The maturity of integrated accounting and payments in the SME segment in Europe is again, less mature than in the U.S. Leading European accounting platforms are still filling in their potential to offer and monetize end-to-end automation and financial services (as shown in Figure 5). While we see players such as Visma and Exact taking the right steps in integrated payments, payment services contribute only a small portion (<10%) of net revenue
FIGURE 5: Integrated Payments Coverage of EU Accounting Platforms
Although we only see the tip of the iceberg today in Europe, we have high expectations for growth as accounting/ERP platforms move aggressively into the fintech opportunity around the world. Sage, for example, has rapidly expanded its network of fintech partners in Europe (e.g.
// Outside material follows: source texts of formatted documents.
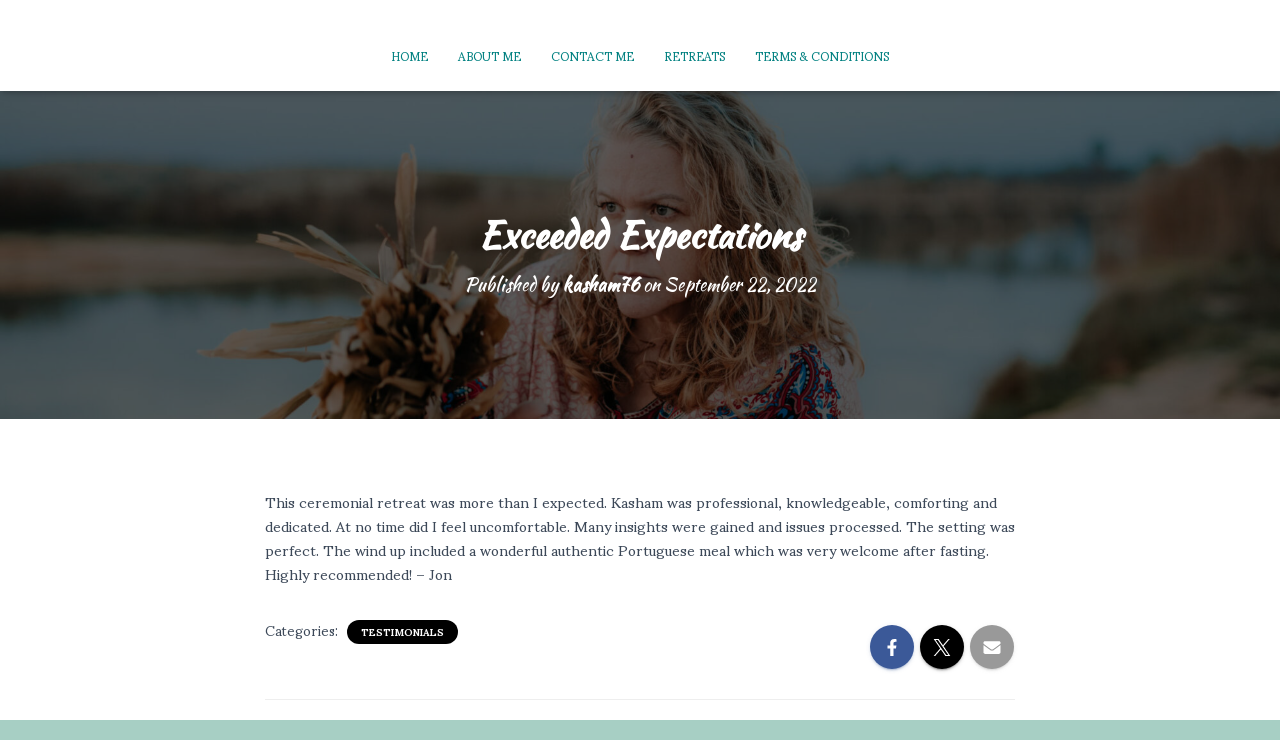

--- FILE ---
content_type: text/css
request_url: https://intuitivekasham.com/wp-content/uploads/themeisle-gutenberg/widgets-1764072090.css?ver=3.1.3
body_size: 303
content:
#wp-block-themeisle-blocks-button-group-073be26d .wp-block-themeisle-blocks-button .wp-block-button__link{font-style:normal}#wp-block-themeisle-blocks-button-group-46c4162d .wp-block-themeisle-blocks-button .wp-block-button__link{font-style:normal}#wp-block-themeisle-blocks-advanced-heading-edb448fa{--text-align:center}#wp-block-themeisle-blocks-font-awesome-icons-97270d01{--border-size:12px;--font-size:100px}#wp-block-themeisle-blocks-font-awesome-icons-97270d01 .wp-block-themeisle-blocks-font-awesome-icons-container{color:#a7cfc4}#wp-block-themeisle-blocks-font-awesome-icons-97270d01 .wp-block-themeisle-blocks-font-awesome-icons-container a{color:#a7cfc4}#wp-block-themeisle-blocks-advanced-heading-20ba0b84{--text-align:center}#wp-block-themeisle-blocks-advanced-heading-00f21f46{font-size:14px;--text-align:center}#wp-block-themeisle-blocks-button-group-576bd76c .wp-block-themeisle-blocks-button .wp-block-button__link{font-style:normal}#wp-block-themeisle-blocks-font-awesome-icons-4ebd4102{--border-color:#a7cfc4;--border-size:12px;--font-size:100px}#wp-block-themeisle-blocks-font-awesome-icons-4ebd4102 .wp-block-themeisle-blocks-font-awesome-icons-container{color:#a7cfc4;background:#fff}#wp-block-themeisle-blocks-font-awesome-icons-4ebd4102 .wp-block-themeisle-blocks-font-awesome-icons-container a{color:#a7cfc4}#wp-block-themeisle-blocks-advanced-heading-e66872a7{--text-align:center}#wp-block-themeisle-blocks-advanced-heading-ca8a831c{font-size:14px;--text-align:center}#wp-block-themeisle-blocks-button-group-6becde29 .wp-block-themeisle-blocks-button .wp-block-button__link{font-style:normal}#wp-block-themeisle-blocks-font-awesome-icons-a9674b45{--border-size:12px;--font-size:100px}#wp-block-themeisle-blocks-font-awesome-icons-a9674b45 .wp-block-themeisle-blocks-font-awesome-icons-container{color:#a7cfc4}#wp-block-themeisle-blocks-font-awesome-icons-a9674b45 .wp-block-themeisle-blocks-font-awesome-icons-container a{color:#a7cfc4}#wp-block-themeisle-blocks-advanced-heading-a84ed3c8{--text-align:center}#wp-block-themeisle-blocks-advanced-heading-8b470753{font-size:14px;--text-align:center}#wp-block-themeisle-blocks-button-group-44ef33a9 .wp-block-themeisle-blocks-button .wp-block-button__link{font-style:normal}#wp-block-themeisle-blocks-font-awesome-icons-bb84f459{--border-size:12px;--font-size:100px}#wp-block-themeisle-blocks-font-awesome-icons-bb84f459 .wp-block-themeisle-blocks-font-awesome-icons-container{color:#a7cfc4}#wp-block-themeisle-blocks-font-awesome-icons-bb84f459 .wp-block-themeisle-blocks-font-awesome-icons-container a{color:#a7cfc4}#wp-block-themeisle-blocks-advanced-heading-e7fb3655{--text-align:center}#wp-block-themeisle-blocks-advanced-heading-110b9873{font-size:14px;--text-align:center}#wp-block-themeisle-blocks-button-group-2bfb9f75 .wp-block-themeisle-blocks-button .wp-block-button__link{font-style:normal}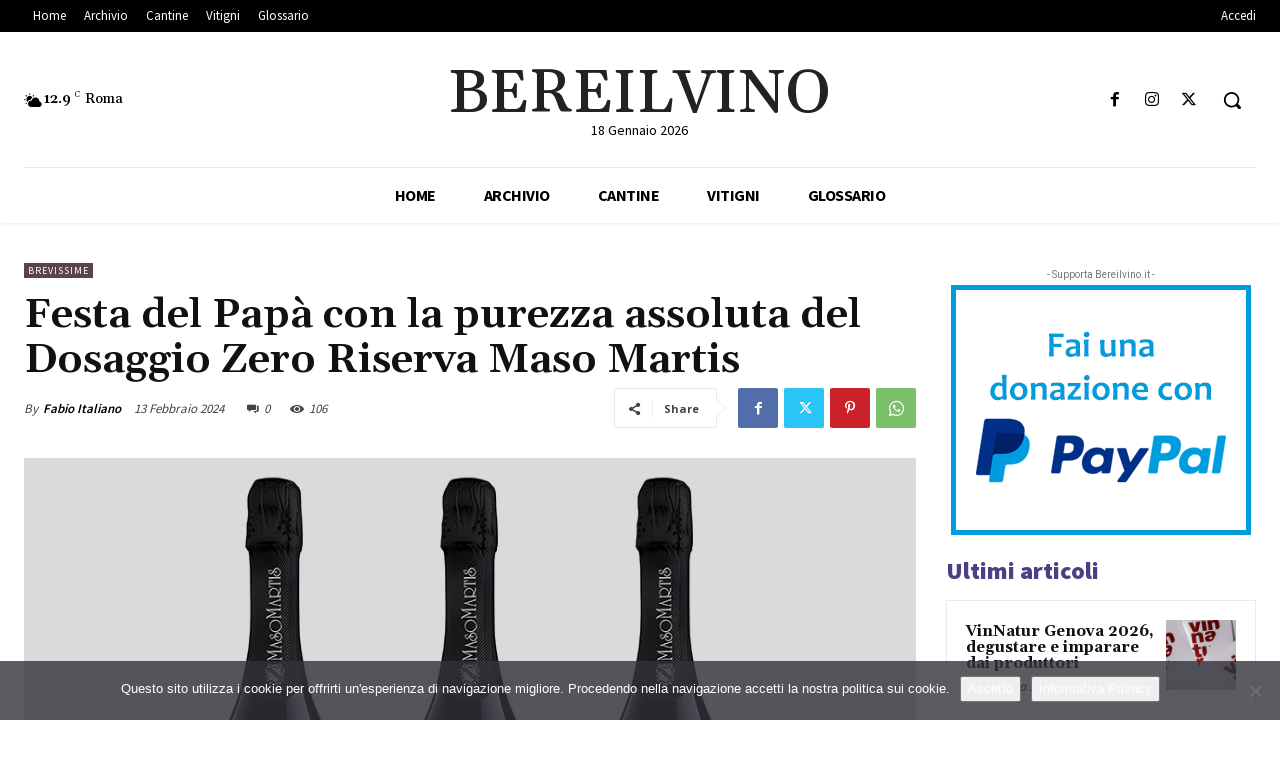

--- FILE ---
content_type: text/html; charset=UTF-8
request_url: https://www.bereilvino.it/wp-admin/admin-ajax.php?td_theme_name=Newspaper&v=12.7.4
body_size: -145
content:
{"33344":106}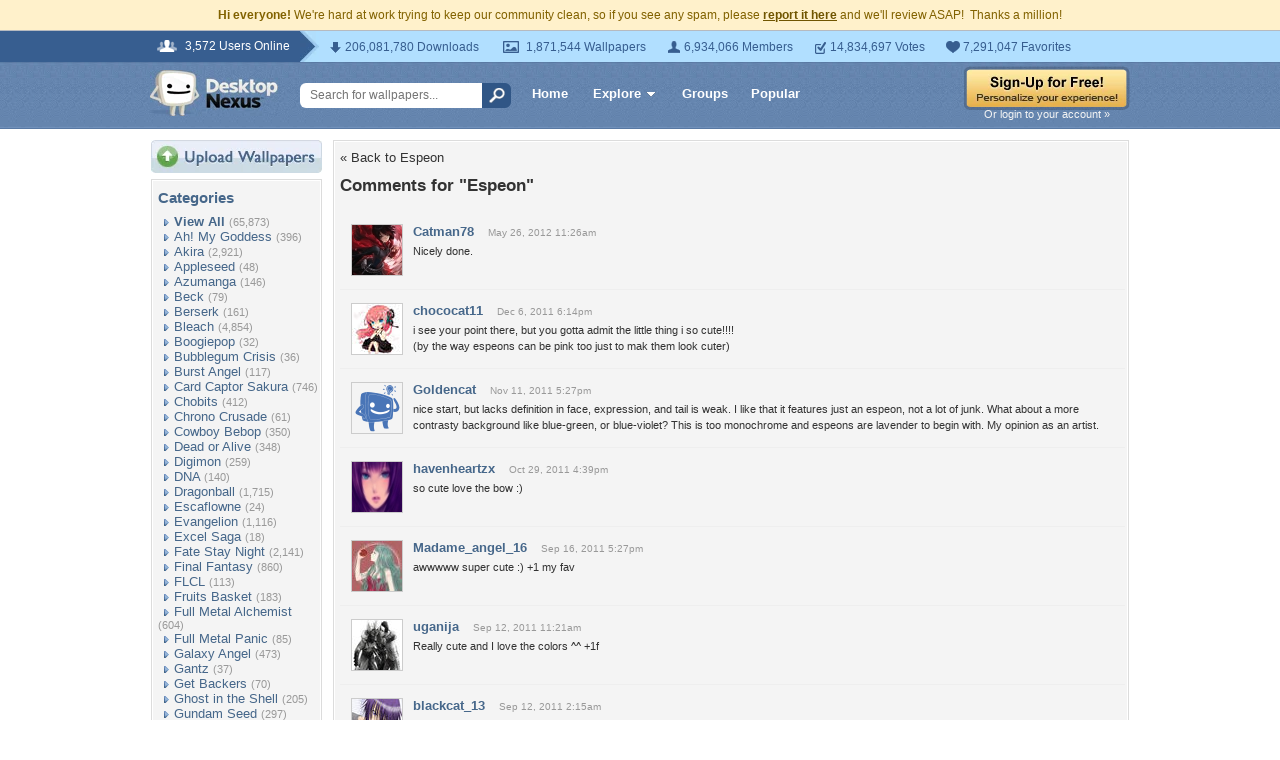

--- FILE ---
content_type: text/html; charset=utf-8
request_url: https://www.google.com/recaptcha/api2/aframe
body_size: 248
content:
<!DOCTYPE HTML><html><head><meta http-equiv="content-type" content="text/html; charset=UTF-8"></head><body><script nonce="UwoUwhJV4an_4o0TgiJyEA">/** Anti-fraud and anti-abuse applications only. See google.com/recaptcha */ try{var clients={'sodar':'https://pagead2.googlesyndication.com/pagead/sodar?'};window.addEventListener("message",function(a){try{if(a.source===window.parent){var b=JSON.parse(a.data);var c=clients[b['id']];if(c){var d=document.createElement('img');d.src=c+b['params']+'&rc='+(localStorage.getItem("rc::a")?sessionStorage.getItem("rc::b"):"");window.document.body.appendChild(d);sessionStorage.setItem("rc::e",parseInt(sessionStorage.getItem("rc::e")||0)+1);localStorage.setItem("rc::h",'1769115383779');}}}catch(b){}});window.parent.postMessage("_grecaptcha_ready", "*");}catch(b){}</script></body></html>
ModulR for bank-to-bank payouts). A strong B2B SaaS-fintech operating model will generally involve multiple partners because there are multiple, different fintech opportunities associated with this play as described in Figure 6.
FIGURE 6: Integrated Payments Opportunities for SaaS Based Accounting / ERPs
The state of B2B integrated payments in the U.S. and Europe are quite different. In the U.S., the payment rails are old and imperfect, but software providers generally offer end-to-end automation plus payments to fill the native gaps in payment rails and automate a broad set of use cases. In Europe, B2B payment rails are modern, but business often lack end-to-end integration between business software and payments. U.S. market structure results in a massive, high-growth revenue pool with many unicorns and happy investors (though ongoing growth from displacement of legacy is still tremendous). European market structure results in a smaller revenue pool, although similar growth potential as SaaS providers and fintechs increasingly address the opportunity for end-to-end process automation via integrated payments.